## SOURCE PASSAGE
# Music dynamics and how to not get fooled by demo CDs



## fuscobal (Mar 27, 2006)

Since I see a lot of the community is chasing for demo CDs (like EMMA or audio gear manufacturer disks), I must say I consider this a big mistake if you're after the ultimate SQ experience on high-end systems. Most of these demo CDs have very low dynamics (don't get fooled by those drums or "boosted" voices) and are made to impress the untrained ear. You'd be much better off using real music if you know what to look for. 

"Understanding dynamic range is essential to achieving a good sound. It's the difference and distance between the loudest peak in the track, and the quietest sound. Compression reduces this distance to achieve an overall feeling of increased 'loudness'. Now consider this analogy: imagine the dynamic range of the human voice in everyday conversation.The loudest sound in a conversation is a scream, and the quietest sound is a whisper. If you were to reduce the distance in volume between a shout and a whisper, your whole conversation may become more up front and in your face, more exciting, and the whisper easier to hear at the expense of subtly toning down the screaming just a touch.
However, consider the implications of pushing it too far. The screaming is toned down, meaning less impact and severity and the whispers become inappropriately loud, meaning no more secrets: your conversation becomes less expressive, emotive and articulate if you reduce the dynamic range too much to achieve an overall loudness."

## SUPPLIED DATA
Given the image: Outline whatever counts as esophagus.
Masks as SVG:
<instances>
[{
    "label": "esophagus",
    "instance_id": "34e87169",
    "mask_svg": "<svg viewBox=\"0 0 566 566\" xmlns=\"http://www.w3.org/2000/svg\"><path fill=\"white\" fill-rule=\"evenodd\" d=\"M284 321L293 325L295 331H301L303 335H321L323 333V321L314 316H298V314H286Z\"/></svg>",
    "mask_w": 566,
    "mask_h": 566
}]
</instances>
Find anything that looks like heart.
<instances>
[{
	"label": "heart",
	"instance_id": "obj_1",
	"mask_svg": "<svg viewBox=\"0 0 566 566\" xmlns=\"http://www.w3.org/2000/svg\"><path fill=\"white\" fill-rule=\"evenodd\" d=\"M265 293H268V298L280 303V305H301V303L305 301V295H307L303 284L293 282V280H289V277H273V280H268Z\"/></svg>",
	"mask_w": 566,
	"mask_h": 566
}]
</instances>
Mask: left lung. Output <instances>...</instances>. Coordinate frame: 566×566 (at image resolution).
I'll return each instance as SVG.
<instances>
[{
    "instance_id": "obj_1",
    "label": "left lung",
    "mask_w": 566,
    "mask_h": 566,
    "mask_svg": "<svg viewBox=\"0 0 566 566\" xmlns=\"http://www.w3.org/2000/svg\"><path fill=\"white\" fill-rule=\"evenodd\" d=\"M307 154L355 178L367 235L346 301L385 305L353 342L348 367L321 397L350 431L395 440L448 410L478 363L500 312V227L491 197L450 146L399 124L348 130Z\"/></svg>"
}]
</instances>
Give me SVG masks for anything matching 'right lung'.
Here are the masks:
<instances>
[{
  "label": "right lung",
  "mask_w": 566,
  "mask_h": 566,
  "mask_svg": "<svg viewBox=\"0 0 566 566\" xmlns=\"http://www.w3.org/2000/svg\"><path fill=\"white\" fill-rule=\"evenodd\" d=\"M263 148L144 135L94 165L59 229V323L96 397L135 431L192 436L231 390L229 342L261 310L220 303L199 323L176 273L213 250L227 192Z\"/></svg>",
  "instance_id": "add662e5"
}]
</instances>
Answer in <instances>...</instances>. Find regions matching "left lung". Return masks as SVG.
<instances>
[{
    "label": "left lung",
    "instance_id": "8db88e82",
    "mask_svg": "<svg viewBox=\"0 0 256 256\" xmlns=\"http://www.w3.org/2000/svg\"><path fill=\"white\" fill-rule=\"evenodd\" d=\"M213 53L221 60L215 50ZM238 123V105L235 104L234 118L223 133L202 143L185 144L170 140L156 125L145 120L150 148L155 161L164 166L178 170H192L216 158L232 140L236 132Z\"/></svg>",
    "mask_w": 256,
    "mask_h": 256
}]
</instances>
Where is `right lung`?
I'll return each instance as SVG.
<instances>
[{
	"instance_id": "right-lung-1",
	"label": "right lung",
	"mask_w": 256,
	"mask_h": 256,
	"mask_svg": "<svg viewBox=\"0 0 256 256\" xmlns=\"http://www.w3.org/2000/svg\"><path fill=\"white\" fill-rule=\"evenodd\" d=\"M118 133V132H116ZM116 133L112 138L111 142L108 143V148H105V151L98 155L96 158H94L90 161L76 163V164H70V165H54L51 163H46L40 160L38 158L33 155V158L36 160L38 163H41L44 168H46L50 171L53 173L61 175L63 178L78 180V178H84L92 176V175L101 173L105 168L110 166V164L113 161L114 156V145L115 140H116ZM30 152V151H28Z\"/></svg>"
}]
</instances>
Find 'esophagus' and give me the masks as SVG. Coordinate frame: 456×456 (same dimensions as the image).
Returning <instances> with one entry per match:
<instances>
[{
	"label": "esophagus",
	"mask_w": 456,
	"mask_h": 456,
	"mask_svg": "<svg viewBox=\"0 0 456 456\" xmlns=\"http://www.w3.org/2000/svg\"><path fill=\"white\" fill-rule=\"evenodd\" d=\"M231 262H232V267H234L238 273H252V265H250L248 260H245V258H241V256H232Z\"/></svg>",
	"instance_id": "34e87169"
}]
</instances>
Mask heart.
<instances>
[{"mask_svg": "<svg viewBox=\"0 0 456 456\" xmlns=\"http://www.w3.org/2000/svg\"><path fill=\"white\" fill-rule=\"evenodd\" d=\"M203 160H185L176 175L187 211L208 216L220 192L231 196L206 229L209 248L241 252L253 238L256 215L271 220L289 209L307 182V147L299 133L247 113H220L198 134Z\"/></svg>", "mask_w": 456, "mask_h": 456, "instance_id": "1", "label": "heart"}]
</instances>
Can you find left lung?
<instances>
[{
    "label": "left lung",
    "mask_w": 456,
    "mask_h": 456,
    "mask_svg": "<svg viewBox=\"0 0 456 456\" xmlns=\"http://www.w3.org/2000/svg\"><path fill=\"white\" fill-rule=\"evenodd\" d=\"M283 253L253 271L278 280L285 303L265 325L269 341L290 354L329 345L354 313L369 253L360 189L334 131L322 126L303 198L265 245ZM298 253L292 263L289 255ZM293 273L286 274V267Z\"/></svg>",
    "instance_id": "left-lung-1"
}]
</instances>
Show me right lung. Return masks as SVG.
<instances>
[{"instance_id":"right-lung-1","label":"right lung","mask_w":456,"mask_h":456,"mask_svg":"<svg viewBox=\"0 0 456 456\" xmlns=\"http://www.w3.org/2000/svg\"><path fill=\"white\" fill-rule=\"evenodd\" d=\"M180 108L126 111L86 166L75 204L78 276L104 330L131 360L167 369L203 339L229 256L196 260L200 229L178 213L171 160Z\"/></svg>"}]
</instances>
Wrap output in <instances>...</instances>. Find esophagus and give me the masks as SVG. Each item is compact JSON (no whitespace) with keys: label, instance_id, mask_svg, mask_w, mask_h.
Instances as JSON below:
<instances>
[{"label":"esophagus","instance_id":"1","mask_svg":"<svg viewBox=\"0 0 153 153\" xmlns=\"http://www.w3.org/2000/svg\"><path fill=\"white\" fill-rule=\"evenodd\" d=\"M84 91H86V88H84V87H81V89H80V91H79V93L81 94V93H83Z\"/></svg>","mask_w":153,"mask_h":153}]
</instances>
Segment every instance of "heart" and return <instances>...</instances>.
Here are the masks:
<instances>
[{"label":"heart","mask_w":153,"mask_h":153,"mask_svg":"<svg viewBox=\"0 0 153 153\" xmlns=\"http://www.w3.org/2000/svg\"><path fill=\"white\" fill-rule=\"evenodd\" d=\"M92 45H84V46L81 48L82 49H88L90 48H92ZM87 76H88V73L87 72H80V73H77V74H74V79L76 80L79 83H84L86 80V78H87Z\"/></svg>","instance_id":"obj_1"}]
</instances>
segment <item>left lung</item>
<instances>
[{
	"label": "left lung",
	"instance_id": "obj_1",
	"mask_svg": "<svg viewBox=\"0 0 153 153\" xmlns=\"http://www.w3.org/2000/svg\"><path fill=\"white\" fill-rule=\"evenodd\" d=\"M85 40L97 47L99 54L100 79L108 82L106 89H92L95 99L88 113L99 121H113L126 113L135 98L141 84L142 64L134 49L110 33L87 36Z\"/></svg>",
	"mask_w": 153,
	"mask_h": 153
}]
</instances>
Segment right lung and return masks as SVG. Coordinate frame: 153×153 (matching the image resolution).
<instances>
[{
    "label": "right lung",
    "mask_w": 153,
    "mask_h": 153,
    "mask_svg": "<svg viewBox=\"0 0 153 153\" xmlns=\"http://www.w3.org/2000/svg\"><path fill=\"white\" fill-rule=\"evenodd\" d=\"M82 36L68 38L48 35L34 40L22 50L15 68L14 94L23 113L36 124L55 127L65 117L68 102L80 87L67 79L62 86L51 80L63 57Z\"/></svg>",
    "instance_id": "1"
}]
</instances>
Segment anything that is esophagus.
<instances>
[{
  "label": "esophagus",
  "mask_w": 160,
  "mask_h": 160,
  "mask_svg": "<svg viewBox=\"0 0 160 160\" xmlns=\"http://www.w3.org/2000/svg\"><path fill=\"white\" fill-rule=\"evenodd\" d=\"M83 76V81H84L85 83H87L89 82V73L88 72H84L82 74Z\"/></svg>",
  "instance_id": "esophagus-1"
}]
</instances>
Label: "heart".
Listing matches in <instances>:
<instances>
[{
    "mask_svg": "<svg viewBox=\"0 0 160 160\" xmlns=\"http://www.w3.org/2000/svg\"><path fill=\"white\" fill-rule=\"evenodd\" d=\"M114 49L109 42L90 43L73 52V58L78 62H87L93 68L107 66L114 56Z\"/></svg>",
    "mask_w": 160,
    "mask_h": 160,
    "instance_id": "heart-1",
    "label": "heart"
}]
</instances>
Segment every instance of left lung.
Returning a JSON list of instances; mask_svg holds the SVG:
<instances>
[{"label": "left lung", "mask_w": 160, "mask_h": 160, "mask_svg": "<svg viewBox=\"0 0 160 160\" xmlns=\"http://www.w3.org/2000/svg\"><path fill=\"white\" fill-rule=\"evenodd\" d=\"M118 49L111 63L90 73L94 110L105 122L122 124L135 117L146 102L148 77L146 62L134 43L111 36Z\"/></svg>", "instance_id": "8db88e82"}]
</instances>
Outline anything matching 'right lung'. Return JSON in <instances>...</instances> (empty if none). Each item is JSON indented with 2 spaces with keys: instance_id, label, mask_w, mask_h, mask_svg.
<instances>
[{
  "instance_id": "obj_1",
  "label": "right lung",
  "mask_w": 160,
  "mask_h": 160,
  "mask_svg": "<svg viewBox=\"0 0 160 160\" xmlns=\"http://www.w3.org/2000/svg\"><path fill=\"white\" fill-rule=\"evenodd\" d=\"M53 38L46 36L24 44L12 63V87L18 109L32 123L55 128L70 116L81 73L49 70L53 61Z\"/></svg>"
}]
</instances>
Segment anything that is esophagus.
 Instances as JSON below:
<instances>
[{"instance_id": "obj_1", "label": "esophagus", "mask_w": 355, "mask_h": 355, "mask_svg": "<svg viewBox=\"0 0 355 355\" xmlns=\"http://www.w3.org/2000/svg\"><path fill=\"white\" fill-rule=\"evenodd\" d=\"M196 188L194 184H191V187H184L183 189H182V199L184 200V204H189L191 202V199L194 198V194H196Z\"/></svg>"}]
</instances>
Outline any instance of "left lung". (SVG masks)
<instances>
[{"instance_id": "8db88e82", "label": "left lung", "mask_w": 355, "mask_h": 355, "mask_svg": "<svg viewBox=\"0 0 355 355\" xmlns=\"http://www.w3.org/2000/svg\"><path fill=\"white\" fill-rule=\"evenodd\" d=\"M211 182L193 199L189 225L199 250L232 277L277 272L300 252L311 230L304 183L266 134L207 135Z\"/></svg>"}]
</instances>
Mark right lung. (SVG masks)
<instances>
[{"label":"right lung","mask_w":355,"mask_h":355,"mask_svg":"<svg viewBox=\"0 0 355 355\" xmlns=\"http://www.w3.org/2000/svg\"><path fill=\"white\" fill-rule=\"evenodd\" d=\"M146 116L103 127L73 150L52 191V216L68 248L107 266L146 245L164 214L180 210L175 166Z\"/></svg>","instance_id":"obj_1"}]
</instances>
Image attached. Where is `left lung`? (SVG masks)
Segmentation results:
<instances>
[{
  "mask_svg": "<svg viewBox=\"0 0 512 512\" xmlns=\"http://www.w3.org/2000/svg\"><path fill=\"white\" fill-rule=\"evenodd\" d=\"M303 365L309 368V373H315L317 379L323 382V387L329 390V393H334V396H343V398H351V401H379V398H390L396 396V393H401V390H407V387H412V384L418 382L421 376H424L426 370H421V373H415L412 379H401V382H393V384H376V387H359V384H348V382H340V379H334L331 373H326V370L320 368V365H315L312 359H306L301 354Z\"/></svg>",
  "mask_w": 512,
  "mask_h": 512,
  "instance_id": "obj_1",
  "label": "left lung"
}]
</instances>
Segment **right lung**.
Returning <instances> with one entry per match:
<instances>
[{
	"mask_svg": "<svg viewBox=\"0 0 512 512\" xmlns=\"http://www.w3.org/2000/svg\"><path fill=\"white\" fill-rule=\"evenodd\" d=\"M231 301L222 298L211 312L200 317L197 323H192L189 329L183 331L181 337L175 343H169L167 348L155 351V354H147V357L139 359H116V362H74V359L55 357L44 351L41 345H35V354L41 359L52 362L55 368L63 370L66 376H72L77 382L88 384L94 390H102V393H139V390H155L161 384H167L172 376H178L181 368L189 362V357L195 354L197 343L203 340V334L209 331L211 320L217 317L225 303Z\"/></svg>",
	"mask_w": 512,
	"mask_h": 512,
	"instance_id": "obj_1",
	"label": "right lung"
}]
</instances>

## TASKS
[1] Rewrite everything in the forum thread on music dynamics from "# Music dynamics" down to "to look for.", putting "sampler discs" in place of "demo CDs".
[2] Carry on the forum thread on music dynamics from the point where it stops.

## EXPECTED RESULTS
[1]
# Music dynamics and how to not get fooled by sampler discs



## fuscobal (Mar 27, 2006)

Since I see a lot of the community is chasing for sampler discs (like EMMA or audio gear manufacturer disks), I must say I consider this a big mistake if you're after the ultimate SQ experience on high-end systems. Most of these sampler discs have very low dynamics (don't get fooled by those drums or "boosted" voices) and are made to impress the untrained ear. You'd be much better off using real music if you know what to look for.

[2]
Unfortunately, the best recordings were made between 60s and 80s and afterwards, dynamic compression and loudness war started to degrade the sound. There are 2 ways of checking :

1. Album list - Dynamic Range Database > this is a large database of music that shows the dynamic range 
2. For those using Foobar2000 on their PCs there is a plugin called "DR offline meter" that can quickly check your own tracks. I would say decent recordings start from 10 and good ones from 12. You can find recordings that go over 15 (Ex. : Dire Straits, Creedence Clearwater Revival, Supertramp...). Modern recordings usually have a dynamic range score of 6-8 only !


----------



## ANS (Sep 23, 2011)

fuscobal said:


> Since I see a lot of the community is chasing for demo CDs (like EMMA or audio gear manufacturer disks), I must say I consider this a big mistake if you're after the ultimate SQ experience on high-end systems. Most of these demo CDs have very low dynamics (don't get fooled by those drums or "boosted" voices) and are made to impress the untrained ear. You'd be much better off using real music if you know what to look for.
> 
> "Understanding dynamic range is essential to achieving a good sound. It's the difference and distance between the loudest peak in the track, and the quietest sound. Compression reduces this distance to achieve an overall feeling of increased 'loudness'. Now consider this analogy: imagine the dynamic range of the human voice in everyday conversation.The loudest sound in a conversation is a scream, and the quietest sound is a whisper. If you were to reduce the distance in volume between a shout and a whisper, your whole conversation may become more up front and in your face, more exciting, and the whisper easier to hear at the expense of subtly toning down the screaming just a touch.
> However, consider the implications of pushing it too far. The screaming is toned down, meaning less impact and severity and the whispers become inappropriately loud, meaning no more secrets: your conversation becomes less expressive, emotive and articulate if you reduce the dynamic range too much to achieve an overall loudness."
> ...


Really good post, thank you for the resource.


----------



## bbfoto (Aug 28, 2005)

fuscobal said:


> Since I see a lot of the community is chasing for demo CDs (like EMMA or audio gear manufacturer disks), I must say I consider this a big mistake if you're after the ultimate SQ experience on high-end systems. Most of these demo CDs have very low dynamics (don't get fooled by those drums or "boosted" voices) and are made to impress the untrained ear. You'd be much better off using real music if you know what to look for.
> ...


It would be great if you listed your Top 10 from the _DRD._

My Rec's...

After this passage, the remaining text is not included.